When did the Phoenix Suns and Sacramento Kings realize they made a mistake by passing on Luka Doncic in the 2018 NBA Draft?
Was it after Doncic’s miracle three at the buzzer against Portland? Perhaps his career first-triple in January did the trick?
This is not to slight Deandre Ayton or Marvin Bagley, both of whom should have productive NBA careers–but ultimately, passing on Doncic became increasingly foolish as last season wrapped up.
The start of 2019-20 has only hammered the point home.
Not only is Doncic shaping up to be the best player in his draft class (all due respect to Trae Young), but the 20-year Slovenian is already diving head-first into the All-NBA discussion.
Doncic’s performance through seven games backs up the hype. The sophomore is posting LeBron James-esque numbers, averaging 26.7 points, 9.9 rebounds and 9.1 assists per game entering Friday, and the statistical heights aren’t misleading.
Dallas trails only Milwaukee in offensive rating. Only the Lakers and Bucks have more wins.
Doncic is one of the game’s premier offensive weapons, and is proving to be a true force. Dallas has found its next superstar.
Doncic showed flashes of brilliance throughout last season en route to the first Rookie of the Year selection for a European since Pau Gasol in 2002. Doncic entered the league as arguably the most accomplished international teenager in basketball history, and his maturity was evident from the outset.
His doughy frame notwithstanding, Doncic entered the NBA with an uncanny passing ability and a flair for the dramatic, having no trouble seizing control of Dallas’ offense late in games. Only five Western Conference players scored more crunch-time points last season, per NBA data. Doncic’s field goal percentage in clutch situations ranked sixth out of the 21 players to score at least 100 clutch points.
Most rookies are happy to finish the season as a replacement-level player. Such modest expectations did not apply to the European phenom, and the growth has only continued in year two in the NBA.
Doncic had his slate of criticisms lobbed at him in the pre-draft process. Skeptics cited his years of European club experience as a demerit, arguing Doncic was closer to his ceiling than his less-experienced counterparts. His frame was dissected at length, as was his middling footspeed. If Doncic could not sprint past aging European players, how could he get to the rim in the NBA?
The concerns were clearly overblown.
Doncic is by no means a speedster, but he can consistently work his way to the tin nonetheless. Proof of his efficiency is in the numbers, with 69.7% of his shots coming within three feet this season, up 6% from last season.

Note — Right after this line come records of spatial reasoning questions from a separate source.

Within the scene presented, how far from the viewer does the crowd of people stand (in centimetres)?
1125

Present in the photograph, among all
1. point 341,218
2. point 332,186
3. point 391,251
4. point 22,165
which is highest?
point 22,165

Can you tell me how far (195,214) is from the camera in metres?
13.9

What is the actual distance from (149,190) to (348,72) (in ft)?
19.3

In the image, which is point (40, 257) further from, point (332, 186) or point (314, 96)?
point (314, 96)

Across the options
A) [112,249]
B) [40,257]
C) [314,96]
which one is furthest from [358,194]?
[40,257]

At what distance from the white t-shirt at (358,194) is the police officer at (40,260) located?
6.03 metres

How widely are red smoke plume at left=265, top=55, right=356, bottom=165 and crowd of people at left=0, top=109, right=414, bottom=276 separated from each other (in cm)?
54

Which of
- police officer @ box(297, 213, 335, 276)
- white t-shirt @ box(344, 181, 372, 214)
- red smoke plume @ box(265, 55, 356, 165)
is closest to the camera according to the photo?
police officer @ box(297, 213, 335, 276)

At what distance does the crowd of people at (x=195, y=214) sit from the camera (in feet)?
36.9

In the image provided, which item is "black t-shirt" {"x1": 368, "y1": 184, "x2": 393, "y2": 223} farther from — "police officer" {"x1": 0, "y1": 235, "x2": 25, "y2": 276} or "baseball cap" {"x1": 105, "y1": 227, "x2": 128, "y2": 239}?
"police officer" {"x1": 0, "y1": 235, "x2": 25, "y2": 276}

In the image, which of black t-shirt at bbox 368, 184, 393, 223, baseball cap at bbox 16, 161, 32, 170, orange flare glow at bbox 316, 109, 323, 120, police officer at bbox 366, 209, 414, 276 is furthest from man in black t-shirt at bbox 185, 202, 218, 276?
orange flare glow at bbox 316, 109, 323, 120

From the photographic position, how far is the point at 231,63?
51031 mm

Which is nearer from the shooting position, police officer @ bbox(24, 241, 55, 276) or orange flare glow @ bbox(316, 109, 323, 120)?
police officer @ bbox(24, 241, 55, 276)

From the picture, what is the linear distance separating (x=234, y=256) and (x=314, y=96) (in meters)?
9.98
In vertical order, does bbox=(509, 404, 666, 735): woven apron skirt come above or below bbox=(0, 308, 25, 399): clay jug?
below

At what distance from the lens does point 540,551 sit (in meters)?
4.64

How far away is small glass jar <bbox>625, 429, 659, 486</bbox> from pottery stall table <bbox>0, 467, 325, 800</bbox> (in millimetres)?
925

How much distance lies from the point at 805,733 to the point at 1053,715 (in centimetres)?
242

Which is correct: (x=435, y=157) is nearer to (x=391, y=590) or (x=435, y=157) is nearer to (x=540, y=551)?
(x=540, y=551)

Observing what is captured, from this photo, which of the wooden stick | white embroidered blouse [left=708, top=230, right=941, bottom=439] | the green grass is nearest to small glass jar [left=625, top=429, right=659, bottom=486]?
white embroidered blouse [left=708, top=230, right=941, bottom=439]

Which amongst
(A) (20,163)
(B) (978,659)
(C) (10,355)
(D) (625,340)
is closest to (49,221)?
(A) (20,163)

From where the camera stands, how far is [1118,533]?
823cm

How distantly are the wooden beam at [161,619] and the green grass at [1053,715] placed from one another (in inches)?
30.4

Few, if any, players Doncic’s age possess his cadre of canny moves in traffic. Doncic is an expert at splitting double teams and spinning past defenders in tight quarters. He uses his shot fake brilliantly, either ducking under leaping defenders or waiting until they approach the floor to initiate contact.

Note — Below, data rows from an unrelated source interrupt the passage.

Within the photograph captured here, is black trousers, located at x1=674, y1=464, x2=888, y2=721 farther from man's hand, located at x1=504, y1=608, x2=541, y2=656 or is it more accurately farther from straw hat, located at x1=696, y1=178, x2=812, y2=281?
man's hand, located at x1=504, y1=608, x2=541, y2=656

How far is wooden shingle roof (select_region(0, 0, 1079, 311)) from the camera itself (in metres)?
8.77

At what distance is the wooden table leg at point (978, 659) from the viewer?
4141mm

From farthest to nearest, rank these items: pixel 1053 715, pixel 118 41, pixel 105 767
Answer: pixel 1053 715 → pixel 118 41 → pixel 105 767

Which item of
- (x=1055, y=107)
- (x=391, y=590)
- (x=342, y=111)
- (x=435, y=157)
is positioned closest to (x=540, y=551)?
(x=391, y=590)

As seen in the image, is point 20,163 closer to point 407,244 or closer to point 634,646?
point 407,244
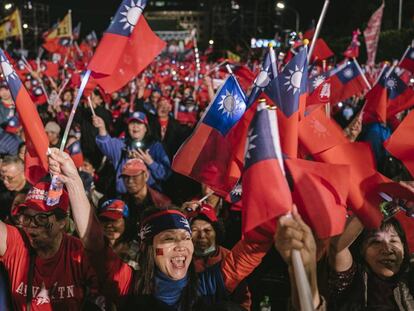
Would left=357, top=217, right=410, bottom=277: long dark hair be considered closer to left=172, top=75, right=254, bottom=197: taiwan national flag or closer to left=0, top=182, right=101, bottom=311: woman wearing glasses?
left=172, top=75, right=254, bottom=197: taiwan national flag

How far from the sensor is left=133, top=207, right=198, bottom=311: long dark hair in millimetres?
2883

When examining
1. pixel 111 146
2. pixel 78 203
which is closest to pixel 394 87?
pixel 111 146

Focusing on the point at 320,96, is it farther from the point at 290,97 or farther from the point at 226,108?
the point at 290,97

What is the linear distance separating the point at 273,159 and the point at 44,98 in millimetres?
9011

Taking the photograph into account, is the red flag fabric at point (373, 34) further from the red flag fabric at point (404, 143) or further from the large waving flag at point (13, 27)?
the large waving flag at point (13, 27)

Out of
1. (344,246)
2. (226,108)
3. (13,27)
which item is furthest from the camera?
(13,27)

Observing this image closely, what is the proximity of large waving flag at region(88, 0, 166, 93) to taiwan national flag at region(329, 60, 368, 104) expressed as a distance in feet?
14.1

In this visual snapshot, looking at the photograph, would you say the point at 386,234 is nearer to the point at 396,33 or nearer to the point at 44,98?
the point at 44,98

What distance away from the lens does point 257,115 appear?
7.15 feet

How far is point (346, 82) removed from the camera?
308 inches

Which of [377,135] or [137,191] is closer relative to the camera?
[137,191]

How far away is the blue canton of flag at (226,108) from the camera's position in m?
3.52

Doncic’s size is another major advantage. Similarly shifty players–namely, Young–rely on finesse and trickery to find breathing room, but Doncic can be the bully if called upon. He is increasingly willing to hunt the mouse in the house (a personal favorite NBA phrase), and larger defenders have little chance containing him if a switch is required. Doncic provides the ultimate pick-your-poison.

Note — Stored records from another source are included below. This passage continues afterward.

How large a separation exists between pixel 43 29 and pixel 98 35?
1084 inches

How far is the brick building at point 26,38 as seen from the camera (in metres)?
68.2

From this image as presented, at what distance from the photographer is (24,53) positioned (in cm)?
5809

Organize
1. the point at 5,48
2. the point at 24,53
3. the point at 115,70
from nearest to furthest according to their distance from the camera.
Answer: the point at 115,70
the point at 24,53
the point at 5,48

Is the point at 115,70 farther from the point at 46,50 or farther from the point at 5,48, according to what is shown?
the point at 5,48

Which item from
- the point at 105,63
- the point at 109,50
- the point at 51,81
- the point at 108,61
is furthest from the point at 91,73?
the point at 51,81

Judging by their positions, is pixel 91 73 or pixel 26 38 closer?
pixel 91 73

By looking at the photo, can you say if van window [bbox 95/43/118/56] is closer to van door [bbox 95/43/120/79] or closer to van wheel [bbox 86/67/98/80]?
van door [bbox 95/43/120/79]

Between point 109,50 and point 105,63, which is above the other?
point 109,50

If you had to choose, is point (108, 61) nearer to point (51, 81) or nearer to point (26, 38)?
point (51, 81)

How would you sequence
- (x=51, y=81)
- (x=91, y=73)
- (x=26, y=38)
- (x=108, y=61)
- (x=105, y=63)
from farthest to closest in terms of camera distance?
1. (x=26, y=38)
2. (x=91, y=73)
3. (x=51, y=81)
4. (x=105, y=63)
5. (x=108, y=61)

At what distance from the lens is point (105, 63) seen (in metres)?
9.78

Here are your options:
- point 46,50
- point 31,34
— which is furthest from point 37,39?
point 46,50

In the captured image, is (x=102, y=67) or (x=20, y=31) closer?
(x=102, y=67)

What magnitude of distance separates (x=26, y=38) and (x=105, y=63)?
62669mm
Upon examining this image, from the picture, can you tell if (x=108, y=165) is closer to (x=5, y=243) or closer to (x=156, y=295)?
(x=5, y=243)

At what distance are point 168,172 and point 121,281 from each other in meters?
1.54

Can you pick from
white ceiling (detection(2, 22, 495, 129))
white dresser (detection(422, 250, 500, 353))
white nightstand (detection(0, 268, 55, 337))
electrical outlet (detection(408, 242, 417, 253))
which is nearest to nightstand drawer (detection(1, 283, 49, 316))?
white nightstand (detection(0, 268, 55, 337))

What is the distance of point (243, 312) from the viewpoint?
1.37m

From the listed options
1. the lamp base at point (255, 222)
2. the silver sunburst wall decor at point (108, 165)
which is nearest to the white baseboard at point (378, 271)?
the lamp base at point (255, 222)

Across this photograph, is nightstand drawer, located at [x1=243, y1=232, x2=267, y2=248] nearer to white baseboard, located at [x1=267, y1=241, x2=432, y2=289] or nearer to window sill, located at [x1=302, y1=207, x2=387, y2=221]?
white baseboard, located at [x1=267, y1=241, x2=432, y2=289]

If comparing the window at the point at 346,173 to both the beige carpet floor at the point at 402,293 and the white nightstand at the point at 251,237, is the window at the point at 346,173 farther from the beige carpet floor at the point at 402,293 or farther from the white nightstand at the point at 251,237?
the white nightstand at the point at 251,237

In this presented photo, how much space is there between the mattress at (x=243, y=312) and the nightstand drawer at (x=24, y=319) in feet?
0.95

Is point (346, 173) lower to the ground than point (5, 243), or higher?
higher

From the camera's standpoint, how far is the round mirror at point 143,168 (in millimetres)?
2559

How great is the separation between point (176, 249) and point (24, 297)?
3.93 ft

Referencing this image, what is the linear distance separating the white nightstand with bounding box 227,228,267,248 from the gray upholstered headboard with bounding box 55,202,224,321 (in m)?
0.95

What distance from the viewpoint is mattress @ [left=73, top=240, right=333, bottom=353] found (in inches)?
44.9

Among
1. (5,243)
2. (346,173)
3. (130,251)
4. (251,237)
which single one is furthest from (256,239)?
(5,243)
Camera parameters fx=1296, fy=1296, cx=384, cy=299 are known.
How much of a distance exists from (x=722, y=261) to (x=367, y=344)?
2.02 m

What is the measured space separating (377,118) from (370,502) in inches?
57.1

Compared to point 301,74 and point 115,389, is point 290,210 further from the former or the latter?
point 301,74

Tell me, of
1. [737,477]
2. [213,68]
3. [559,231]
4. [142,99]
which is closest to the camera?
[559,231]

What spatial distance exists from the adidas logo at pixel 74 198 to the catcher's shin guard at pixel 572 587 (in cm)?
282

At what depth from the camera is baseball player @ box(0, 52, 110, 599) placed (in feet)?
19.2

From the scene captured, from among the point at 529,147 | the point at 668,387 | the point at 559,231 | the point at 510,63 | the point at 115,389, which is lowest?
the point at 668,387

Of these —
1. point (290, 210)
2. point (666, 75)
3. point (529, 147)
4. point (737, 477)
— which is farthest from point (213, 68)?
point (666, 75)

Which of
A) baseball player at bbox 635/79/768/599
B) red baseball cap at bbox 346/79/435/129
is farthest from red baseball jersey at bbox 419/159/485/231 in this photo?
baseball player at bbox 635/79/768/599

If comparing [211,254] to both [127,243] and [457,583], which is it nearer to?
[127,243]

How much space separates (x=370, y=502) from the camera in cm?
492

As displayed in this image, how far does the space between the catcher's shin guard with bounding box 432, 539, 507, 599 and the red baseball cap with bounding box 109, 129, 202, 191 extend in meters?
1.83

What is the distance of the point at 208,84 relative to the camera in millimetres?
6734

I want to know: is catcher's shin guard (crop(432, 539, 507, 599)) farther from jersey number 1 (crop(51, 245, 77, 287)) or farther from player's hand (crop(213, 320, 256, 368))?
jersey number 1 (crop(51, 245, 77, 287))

Have we mentioned he will not turn 21 for another three months?
Doncic’s efficiency as a lead ball handler has seen an uptick this season. He is currently averaging 1.04 points per isolation possession, trailing only James Harden and Malcolm Brogdon among the 19 players with 20-plus iso possessions. Doncic dips to 0.96 PPP as a pick-and-roll ball handler, though his natural abilities shine brightest in those situations.
Even as Kristaps Porzingis struggles in his first games with Dallas, the duo’s budding chemistry is already present. Given Doncic’s imagination and vision, Porzingis should feast as the team rolls toward Thanksgiving.
It is rare to find a young player with such creativity as Doncic. Acting as Dallas’ offensive fulcrum. he scans the floor with shades of a young LeBron, both in transition and in the half-court. There is seldom a Mavericks’ cutter missed, and shooters in either corner must be prepared for a crosscourt pass slung with one hand.
Doncic mastered the art of reading NBA defenses as a rookie. In year two, he’s beginning to manipulate them. The difference is largely responsible for Dallas’ early run up the Western Conference standings.
The Mavericks’ rise is ahead of schedule in Doncic’s second season. There were assumed to be growing pains after the addition of Porzingis, and Dallas’ core lacks top-end talent despite a wealth of depth. But Doncic appears set on changing the franchise’s trajectory before the next decade begins. He commands the floor with the maturity of a player in his second contract, and few players are better at scoring in tight windows.
Doncic has grown from phenom to potential All-Star starter in just one season, and the Western Conference has a new contender because of it.